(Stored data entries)
----

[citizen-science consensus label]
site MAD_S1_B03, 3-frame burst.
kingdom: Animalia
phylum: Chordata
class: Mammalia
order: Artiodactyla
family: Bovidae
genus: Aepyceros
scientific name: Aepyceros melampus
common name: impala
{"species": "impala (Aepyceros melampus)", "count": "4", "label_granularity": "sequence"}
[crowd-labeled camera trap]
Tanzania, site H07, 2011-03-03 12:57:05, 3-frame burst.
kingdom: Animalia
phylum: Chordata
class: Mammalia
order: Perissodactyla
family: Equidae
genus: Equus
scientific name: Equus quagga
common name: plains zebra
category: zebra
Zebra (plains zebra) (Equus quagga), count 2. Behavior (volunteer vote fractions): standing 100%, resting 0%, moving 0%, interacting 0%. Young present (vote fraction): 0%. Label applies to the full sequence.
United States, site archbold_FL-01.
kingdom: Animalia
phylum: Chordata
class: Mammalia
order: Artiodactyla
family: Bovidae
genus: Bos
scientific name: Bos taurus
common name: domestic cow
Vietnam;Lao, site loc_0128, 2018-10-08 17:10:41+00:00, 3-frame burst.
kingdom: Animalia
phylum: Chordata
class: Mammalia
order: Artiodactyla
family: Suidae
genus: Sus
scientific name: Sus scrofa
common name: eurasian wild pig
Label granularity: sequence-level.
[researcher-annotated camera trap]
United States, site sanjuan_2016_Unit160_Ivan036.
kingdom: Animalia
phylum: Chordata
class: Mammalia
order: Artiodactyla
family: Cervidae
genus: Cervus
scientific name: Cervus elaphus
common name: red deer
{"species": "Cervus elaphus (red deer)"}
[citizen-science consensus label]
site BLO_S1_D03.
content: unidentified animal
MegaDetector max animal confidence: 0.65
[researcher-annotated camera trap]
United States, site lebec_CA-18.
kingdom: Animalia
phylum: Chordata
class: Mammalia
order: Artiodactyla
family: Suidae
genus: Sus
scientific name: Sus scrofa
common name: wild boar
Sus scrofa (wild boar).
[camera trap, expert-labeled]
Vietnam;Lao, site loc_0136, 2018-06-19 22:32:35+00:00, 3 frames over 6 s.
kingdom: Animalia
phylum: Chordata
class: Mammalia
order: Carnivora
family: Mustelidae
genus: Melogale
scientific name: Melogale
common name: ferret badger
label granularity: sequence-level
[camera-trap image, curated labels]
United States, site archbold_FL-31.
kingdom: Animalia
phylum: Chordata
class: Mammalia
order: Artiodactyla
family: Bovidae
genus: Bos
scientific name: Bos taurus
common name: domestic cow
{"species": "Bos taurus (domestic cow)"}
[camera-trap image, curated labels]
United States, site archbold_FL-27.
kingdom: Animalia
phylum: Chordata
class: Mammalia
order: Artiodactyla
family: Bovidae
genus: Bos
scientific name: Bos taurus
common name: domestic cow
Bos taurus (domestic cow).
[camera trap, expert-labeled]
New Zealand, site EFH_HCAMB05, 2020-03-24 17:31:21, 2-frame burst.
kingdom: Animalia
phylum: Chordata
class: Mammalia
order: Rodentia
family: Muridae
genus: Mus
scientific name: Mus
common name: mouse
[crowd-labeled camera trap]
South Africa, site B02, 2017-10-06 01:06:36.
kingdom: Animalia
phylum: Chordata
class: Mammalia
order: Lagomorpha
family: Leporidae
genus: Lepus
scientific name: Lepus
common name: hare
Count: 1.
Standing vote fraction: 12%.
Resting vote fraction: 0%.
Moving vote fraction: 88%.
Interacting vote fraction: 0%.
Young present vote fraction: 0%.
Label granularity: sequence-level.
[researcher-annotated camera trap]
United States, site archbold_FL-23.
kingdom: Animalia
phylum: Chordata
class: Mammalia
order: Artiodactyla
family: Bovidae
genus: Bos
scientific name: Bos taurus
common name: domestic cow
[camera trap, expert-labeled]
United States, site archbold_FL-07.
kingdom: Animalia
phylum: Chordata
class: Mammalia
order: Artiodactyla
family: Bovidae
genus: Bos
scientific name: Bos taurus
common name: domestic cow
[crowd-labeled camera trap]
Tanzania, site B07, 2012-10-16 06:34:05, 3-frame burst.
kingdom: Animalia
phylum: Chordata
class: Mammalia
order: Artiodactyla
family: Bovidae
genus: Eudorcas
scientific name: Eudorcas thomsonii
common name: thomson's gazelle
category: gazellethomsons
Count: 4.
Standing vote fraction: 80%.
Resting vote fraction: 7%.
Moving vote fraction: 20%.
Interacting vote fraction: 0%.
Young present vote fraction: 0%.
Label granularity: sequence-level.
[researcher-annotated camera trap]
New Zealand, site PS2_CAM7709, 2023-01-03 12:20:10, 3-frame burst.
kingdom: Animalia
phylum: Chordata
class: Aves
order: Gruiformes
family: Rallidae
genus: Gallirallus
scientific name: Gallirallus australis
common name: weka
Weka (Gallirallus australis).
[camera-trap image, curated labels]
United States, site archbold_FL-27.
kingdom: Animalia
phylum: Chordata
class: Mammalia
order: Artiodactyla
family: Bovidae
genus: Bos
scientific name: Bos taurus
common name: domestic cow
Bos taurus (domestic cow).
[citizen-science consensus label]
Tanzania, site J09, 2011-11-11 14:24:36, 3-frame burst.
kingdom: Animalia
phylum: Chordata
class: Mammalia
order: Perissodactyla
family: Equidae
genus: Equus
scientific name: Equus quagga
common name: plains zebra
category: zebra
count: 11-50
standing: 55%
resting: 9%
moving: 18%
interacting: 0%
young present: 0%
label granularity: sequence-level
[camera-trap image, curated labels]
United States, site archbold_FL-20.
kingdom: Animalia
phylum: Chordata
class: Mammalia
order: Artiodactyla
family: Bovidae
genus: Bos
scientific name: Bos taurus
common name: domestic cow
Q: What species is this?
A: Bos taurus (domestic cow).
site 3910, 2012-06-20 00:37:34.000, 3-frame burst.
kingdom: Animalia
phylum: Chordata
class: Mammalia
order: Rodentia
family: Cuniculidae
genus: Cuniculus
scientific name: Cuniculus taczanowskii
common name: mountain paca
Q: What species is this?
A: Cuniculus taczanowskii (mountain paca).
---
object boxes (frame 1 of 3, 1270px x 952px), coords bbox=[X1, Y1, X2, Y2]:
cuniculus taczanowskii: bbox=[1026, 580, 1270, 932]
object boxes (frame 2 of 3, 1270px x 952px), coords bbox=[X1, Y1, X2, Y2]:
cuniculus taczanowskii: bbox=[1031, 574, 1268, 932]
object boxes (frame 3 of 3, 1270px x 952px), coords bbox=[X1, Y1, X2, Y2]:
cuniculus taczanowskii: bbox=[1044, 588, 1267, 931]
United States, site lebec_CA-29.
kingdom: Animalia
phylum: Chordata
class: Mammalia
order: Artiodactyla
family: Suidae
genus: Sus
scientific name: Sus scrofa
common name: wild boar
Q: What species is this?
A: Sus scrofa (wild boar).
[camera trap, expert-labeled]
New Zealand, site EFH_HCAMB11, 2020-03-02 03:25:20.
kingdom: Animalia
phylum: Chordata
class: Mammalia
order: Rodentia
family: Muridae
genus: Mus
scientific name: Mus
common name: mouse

----

## What needs to be done
Write down how many lines of the data above carry the word "Vietnam". Nothing else belongs in the answer.

## Task answer
2